For some years I was receiving files from clients that were supposed to be text only, no special characters, no junk. But, as we all know, Microsoft users don't know a slash from a back slant and...
I developed a front-end filtering utility that all received files passed through to eliminate every bad character users could come up with, \, ^, tab, back space (yes, back space) and who knows what all. Kept a lot of crap out of our data bases.
I believe that doing this in SQL is going to be extremely difficult, even if you use the C-API (it's probably doable but, wow, what a pain).

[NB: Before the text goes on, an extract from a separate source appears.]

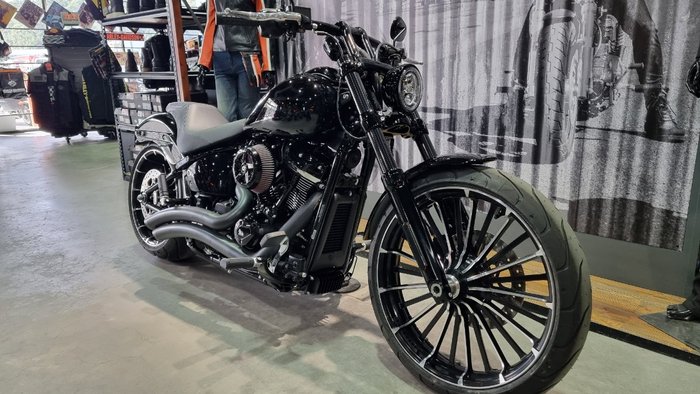 2025 Harley-davidson FXBR BREAKOUT (117) Vivid Black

I suspect that the easy way is to unload your affected tables to text files and use one of the editors,
sed for example, to clean up the mess. You could write a little C filter program that deletes non-ASCII characters or perhaps make use of this sample program (a subset of the "big" front end filter):
Code:
#include <stdio.h>
#include <stdlib.h>
#include <unistd.h>
#ifndef TRUE
# define TRUE 1
#endif
#ifndef FALSE
# define FALSE 0
#endif
void main (int argc, char *argv [])
{
int c;
int error = FALSE; /* error flag */
int line = 1; /* number of lines */
int ropt = FALSE; /* remove */
int sopt = FALSE; /* replace with blank */
int wopt = FALSE; /* warn */
FILE *infile, *outfile;
/* process command line options */
while ((c = getopt (argc, argv, "rsw?")) != EOF) {
switch (c) {
case 'r':
ropt = TRUE;
break;
case 's':
sopt = TRUE;
break;
case 'w':
wopt = TRUE;
break;
case '?':
error = TRUE;
break;
default:
error = TRUE;
break;
}
}
if (error || (ropt && sopt)) {
(void) fprintf (stderr,
"usage:\t%s [-r remove] [-s sub] [-w warn] [file]\n",
argv [0]);
exit (1);
}
if (optind == argc) {
infile = stdin;
} else {
if ((infile = fopen (argv [optind], "r")) == (FILE *) NULL) {
(void) fprintf (stderr, "can't open %s\n", argv [optind]);
exit (2);
}
}
/* make the output file stdout */
outfile = stdout;
/* while there are characters to get... */
while ((c = getc (infile)) != EOF) {
/* new line is ok */
if (c == '\n') {
line++;
/* tab and form feed are ok */
} else if (c != '\t' &&
c != '\f' &&
(c < 32 || c > 126)) {
/* warn about it? */
if (wopt) {
if (c < 32) {
(void) fprintf (stderr,
"at line %d, Ctrl-%c (0x%03o)\n",
line, c+64, c);
} else {
(void) fprintf (stderr,
"at line %d, 0x%04o\n",
line, c);
}
}
if (ropt) { /* remove it */
continue;
} else if (sopt) { /* substitute it */
c = ' ';
}
}
(void) putc (c, outfile);
}
}
Save the above as, oh,
filter.c and compile it with
Code:
cc -o filter filter.c
The usage is
Code:
usage: filter [-r remove] [-s sub] [-w warn] infile
So you would execute it with one of those options; -r removes bad characters, -s substitutes a bad character with a blank, w= warns you where bad characters appear in your file. The output is to standard out, so
Code:
filter -r infile > outfile
Feel free to fiddle with it; it's yours to do with what you wish.
Hope this helps some.